Laurit Krasniqi

Personal information
- Date of birth: 14 July 2001 (age 25)
- Place of birth: Ferizaj, Kosovo under UN administration
- Height: 1.69 m (5 ft 7 in)
- Position: Left-back

Team information
- Current team: Panevėžys
- Number: 50

Youth career
- 2013–2022: Antwerp

Senior career*
- Years: Team / Apps / (Gls)
- 2022–2025: Antwerp / 1 / (0)
- 2022–2025: → Young Reds / 30 / (2)
- 2023–2024: → Roda JC (loan) / 3 / (0)
- 2025–: Panevėžys / 36 / (1)

= Laurit Krasniqi =

Kosovan footballer (born 2001)

Laurit Krasniqi (born 14 July 2001) is a Kosovan professional footballer who plays as a left-back for Lithuanian A Lyga club Panevėžys.

==Club career==
===Antwerp===
Krasniqi is a product of Antwerp with which he started playing at the age of 12 and played with all the youth teams of this team. On 2 April 2021, Krasniqi signed his first professional contract with first team after agreeing to a one-year deal with the possibility of extension. His senior debut with Antwerp came on 22 May 2022 in a 1–0 away win against Union SG after coming on as a substitute at 90th minute in place of Koji Miyoshi. On 28 July 2022, Krasniqi scored his first goal for Antwerp in his third appearance for the club in a 2–0 away win over Drita in 2022–23 UEFA Europa Conference League second qualifying round.

Challenges:
1. Answer these questions from the Laurit Krasniqi profile, one line each:
(a) Which club and league does Krasniqi currently play for?
(b) At what age did he start playing with Antwerp?
(c) Which player did he replace when he came on for his senior debut?
2. Retype the part of the Laurit Krasniqi profile starting at "- 2022–2025: →" and ending at "Lyga club Panevėžys.".
3. Please extend the Laurit Krasniqi profile from where it stops.

Provided records:
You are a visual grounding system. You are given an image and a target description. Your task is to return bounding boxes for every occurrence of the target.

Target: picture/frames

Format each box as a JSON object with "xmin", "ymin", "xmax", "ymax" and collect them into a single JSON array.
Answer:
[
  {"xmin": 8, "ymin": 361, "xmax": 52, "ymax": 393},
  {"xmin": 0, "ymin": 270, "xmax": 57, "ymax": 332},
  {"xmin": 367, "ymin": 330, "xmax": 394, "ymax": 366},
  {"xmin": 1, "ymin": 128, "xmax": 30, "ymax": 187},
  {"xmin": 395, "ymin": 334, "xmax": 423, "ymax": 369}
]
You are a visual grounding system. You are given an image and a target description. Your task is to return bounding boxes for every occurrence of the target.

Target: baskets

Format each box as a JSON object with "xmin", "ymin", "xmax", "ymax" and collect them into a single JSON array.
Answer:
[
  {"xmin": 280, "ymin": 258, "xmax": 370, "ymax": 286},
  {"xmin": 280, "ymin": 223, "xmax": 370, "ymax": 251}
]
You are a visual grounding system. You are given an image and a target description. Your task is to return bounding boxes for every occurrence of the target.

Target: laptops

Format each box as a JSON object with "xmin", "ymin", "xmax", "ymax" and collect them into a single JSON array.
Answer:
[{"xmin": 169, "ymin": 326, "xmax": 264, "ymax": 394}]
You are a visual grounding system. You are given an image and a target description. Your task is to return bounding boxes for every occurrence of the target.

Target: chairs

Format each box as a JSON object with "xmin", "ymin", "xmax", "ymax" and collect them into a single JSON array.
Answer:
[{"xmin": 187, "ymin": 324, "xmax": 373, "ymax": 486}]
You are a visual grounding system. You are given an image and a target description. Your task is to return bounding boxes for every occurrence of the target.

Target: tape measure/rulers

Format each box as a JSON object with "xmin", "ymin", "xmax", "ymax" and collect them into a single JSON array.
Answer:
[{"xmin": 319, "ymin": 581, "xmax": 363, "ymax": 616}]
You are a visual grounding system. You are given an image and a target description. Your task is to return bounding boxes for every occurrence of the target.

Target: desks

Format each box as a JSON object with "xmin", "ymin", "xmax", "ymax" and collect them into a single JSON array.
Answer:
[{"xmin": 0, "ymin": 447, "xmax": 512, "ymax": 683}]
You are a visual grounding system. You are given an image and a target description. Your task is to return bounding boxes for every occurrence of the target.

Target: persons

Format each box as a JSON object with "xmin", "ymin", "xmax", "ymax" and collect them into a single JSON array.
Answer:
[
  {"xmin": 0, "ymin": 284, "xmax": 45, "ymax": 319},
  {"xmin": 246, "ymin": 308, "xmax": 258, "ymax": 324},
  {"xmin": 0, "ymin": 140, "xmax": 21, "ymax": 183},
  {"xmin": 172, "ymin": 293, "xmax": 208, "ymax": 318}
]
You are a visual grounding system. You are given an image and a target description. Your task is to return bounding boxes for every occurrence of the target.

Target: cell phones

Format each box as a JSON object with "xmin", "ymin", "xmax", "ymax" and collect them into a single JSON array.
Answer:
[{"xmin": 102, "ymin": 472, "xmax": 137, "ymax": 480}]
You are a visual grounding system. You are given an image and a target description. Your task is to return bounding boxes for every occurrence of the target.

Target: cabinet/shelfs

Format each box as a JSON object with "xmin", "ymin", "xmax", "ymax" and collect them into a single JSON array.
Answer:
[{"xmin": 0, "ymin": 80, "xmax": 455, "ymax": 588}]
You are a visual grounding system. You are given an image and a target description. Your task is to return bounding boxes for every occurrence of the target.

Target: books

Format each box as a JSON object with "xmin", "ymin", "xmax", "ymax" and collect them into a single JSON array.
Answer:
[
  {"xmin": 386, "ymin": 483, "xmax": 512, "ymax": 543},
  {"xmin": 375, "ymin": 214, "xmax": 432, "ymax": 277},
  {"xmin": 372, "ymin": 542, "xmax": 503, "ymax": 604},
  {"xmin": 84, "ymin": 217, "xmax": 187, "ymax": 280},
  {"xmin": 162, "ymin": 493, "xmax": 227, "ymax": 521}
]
--
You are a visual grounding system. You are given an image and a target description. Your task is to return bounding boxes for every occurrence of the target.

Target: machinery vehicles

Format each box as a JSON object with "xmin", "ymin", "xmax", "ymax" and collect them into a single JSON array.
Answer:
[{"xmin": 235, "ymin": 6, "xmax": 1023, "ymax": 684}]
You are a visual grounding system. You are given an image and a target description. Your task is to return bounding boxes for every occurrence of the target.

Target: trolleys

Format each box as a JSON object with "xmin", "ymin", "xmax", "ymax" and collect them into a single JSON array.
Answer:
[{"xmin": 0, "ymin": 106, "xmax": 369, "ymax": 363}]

Final results:
1.
(a) Panevėžys, of the Lithuanian A Lyga
(b) 12
(c) Koji Miyoshi

2.
- 2022–2025: → Young Reds / 30 / (2)
- 2023–2024: → Roda JC (loan) / 3 / (0)
- 2025–: Panevėžys / 36 / (1)

= Laurit Krasniqi =

Kosovan footballer (born 2001)

Laurit Krasniqi (born 14 July 2001) is a Kosovan professional footballer who plays as a left-back for Lithuanian A Lyga club Panevėžys.

3.
====Loan to Roda JC====
On 14 August 2023, Krasniqi joined Dutch Eerste Divisie club Roda JC, on a season-long loan deal. He made his debut for Roda in a 3–0 away victory against ADO Den Haag.

===Panevėžys===
On 5 January 2025 he left Antwerp by mutual consent; on the same day he joined Panevėžys.

==International career==
In July 2022, through a private communication with a fan that was published on social networks, Krasniqi declared that he was waiting for an invitation from Kosovo. On 29 July 2022, the Football Federation of Kosovo announced that Krasniqi had decided to represent their country.

==Personal life==
Krasniqi was born in Ferizaj, and raised in England and Belgium to Kosovo Albanian parents.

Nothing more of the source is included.